Ponthieva is a genus in the orchid family (Orchidaceae), commonly known as the shadow witch. They are named after Henry de Ponthieu, an English merchant of Huguenot ancestry who sent West Indian plant collections to Sir Joseph Banks in 1778.

Ponthieva is widely distributed in the southeastern United States, the West Indies, and Latin America from Mexico to Argentina.

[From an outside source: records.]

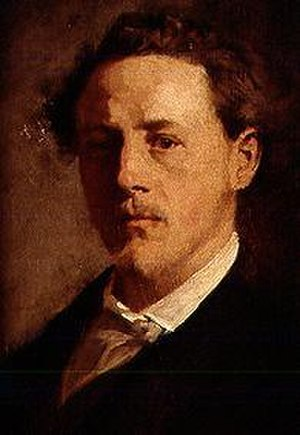 Theodor Alt - Self-portrait (c.1874)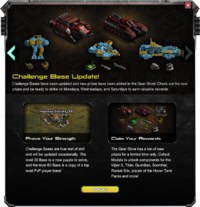 GameUpdate 02-26-2015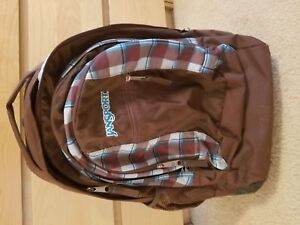 Jansport pull backpack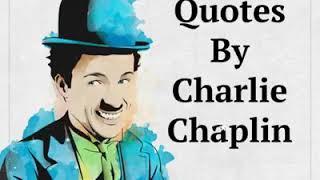 Charlie Chaplin status video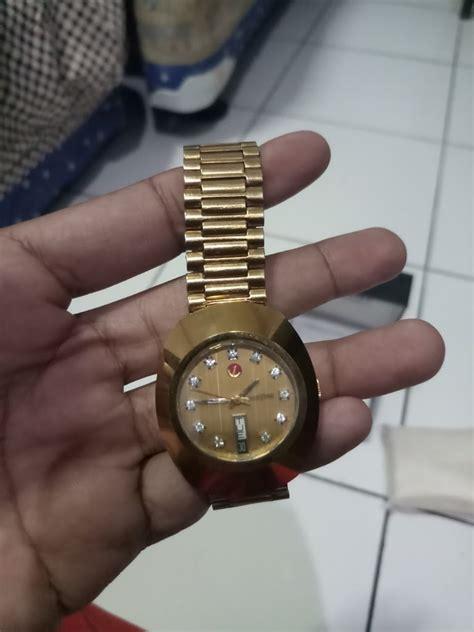 Jam Tangan Rado Gold jamtangan original swiss made rado diastar gold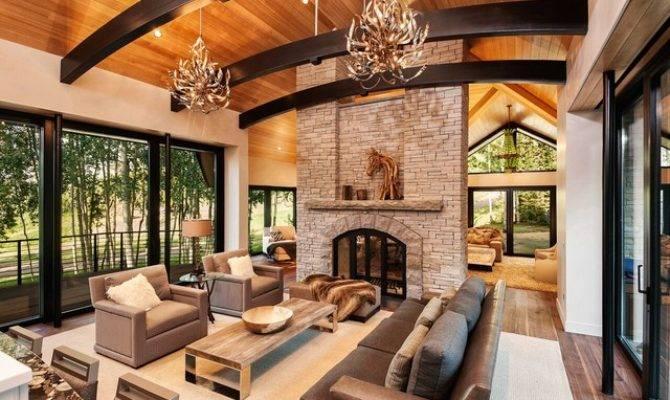 Aspen Modern Mountain Great Room Stone Fireplace
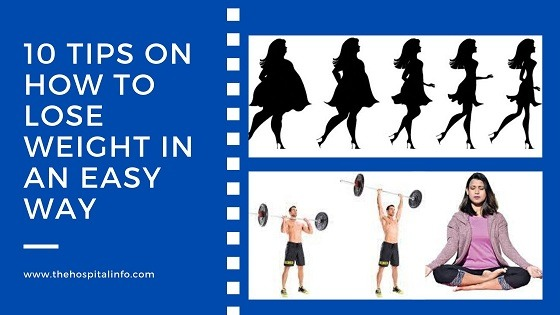 10 HEALTH TIPS ON HOW to LOSE WEIGHT IN AN EASY WAY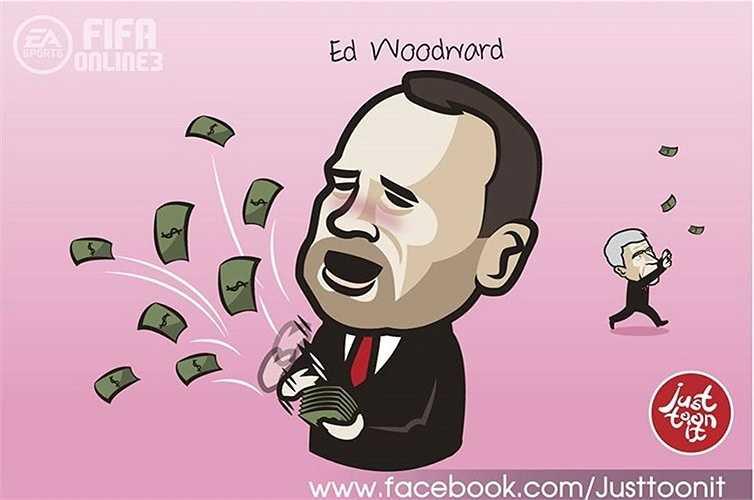 Man Utd vung tay mua sắm còn Arsenal chỉ chăm chăm thu bạc lẻ.
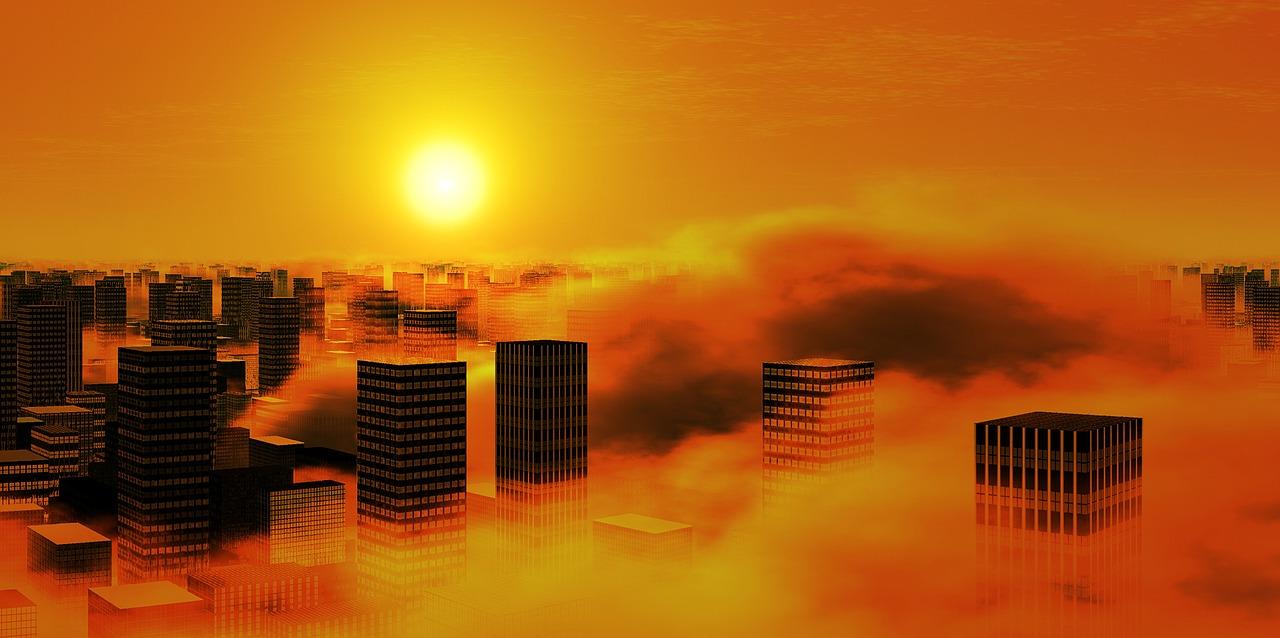 Città Inquinamento 1200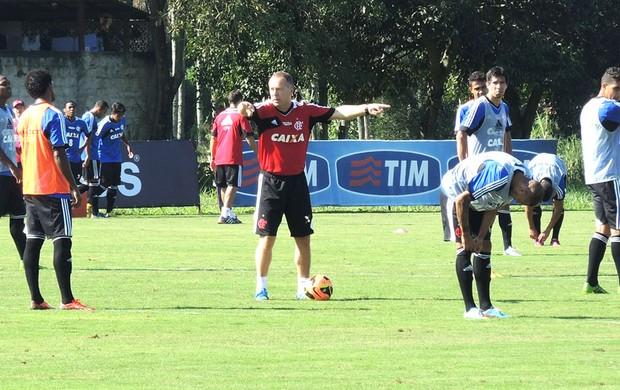 Mano, treino Flamengo (Foto: Cahê Mota)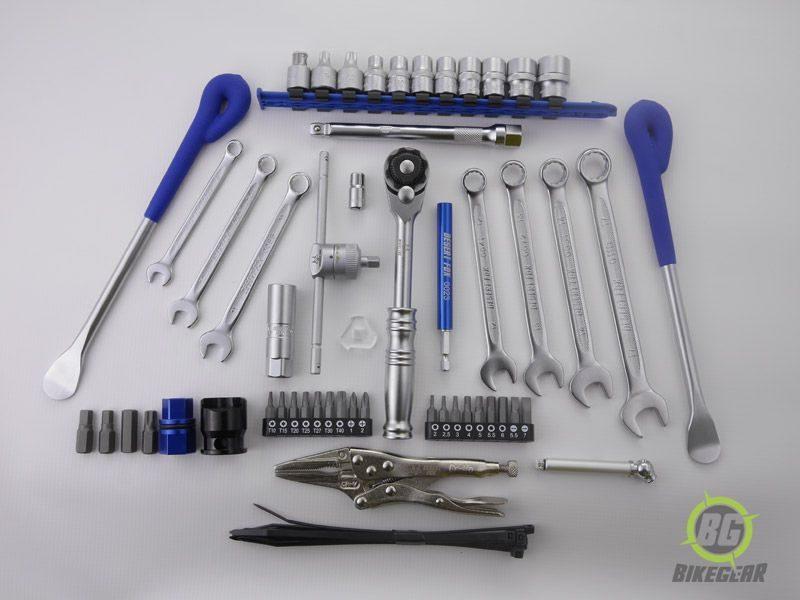 BMW R1200GS Tool Kit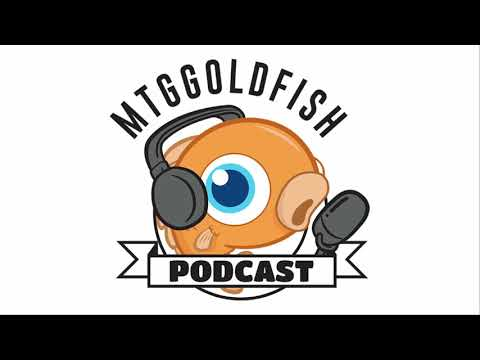Podcast 145: Printing Problems, Modern and Fishmail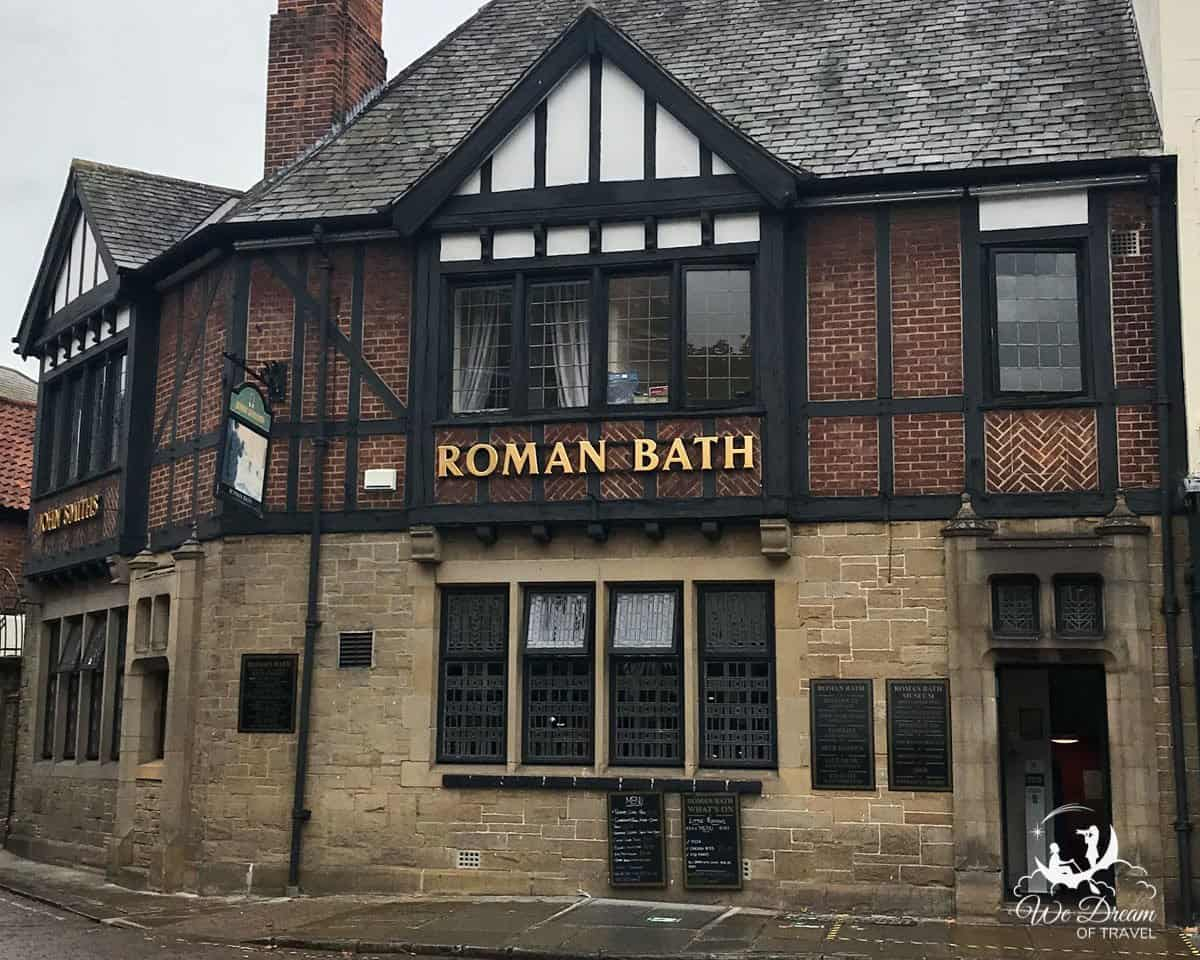 Outside of Roman Bath pub and museum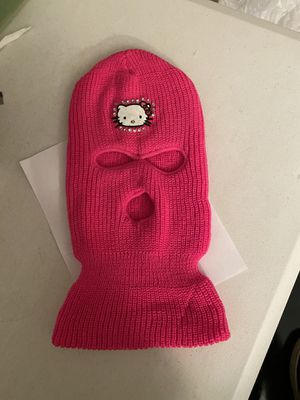 Pink Hello Kitty Ski Mask for Sale in St. Charles, IL
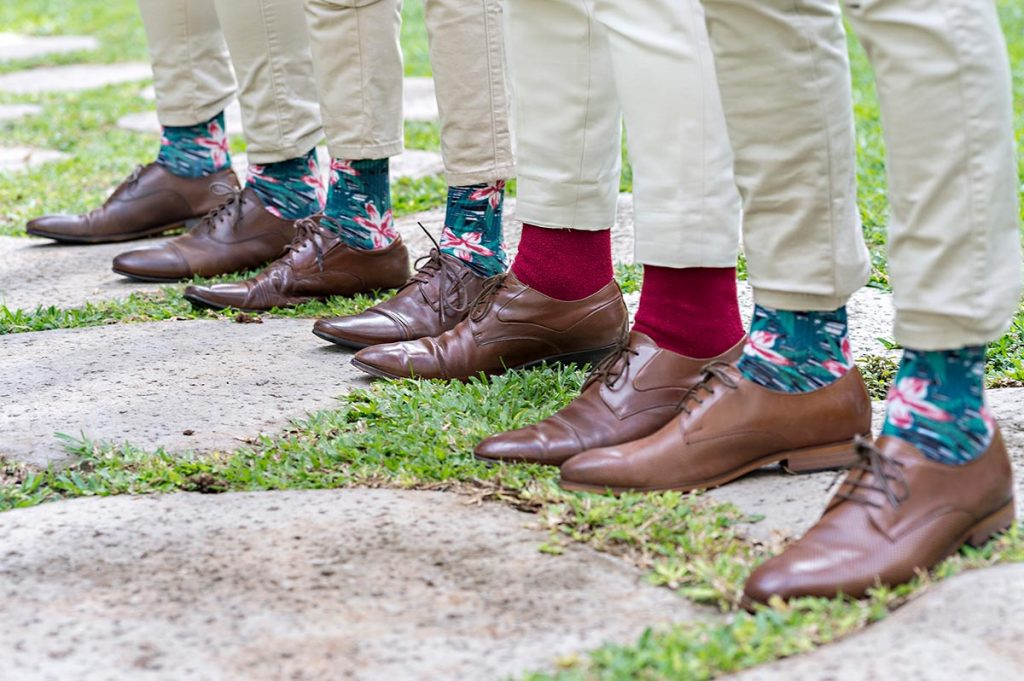Tropical Socks For Groomsmen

They are mainly terrestrial plants with sympodial growth, but some are epiphytes. Their fibrous root show long and soft hairs. Some of the branches are thickened. The simple stem grows from rhizomes and carries thin, basal leaves with a slight to a somewhat longer stalk. The few to many, erect flowers grow on bracteate peduncles in a terminal raceme. Their dorsal sepal is slightly joined to the petals at the apex. The petals are free or sometimes fused to lower flanks of the column. The lateral sepals are distinct or joined.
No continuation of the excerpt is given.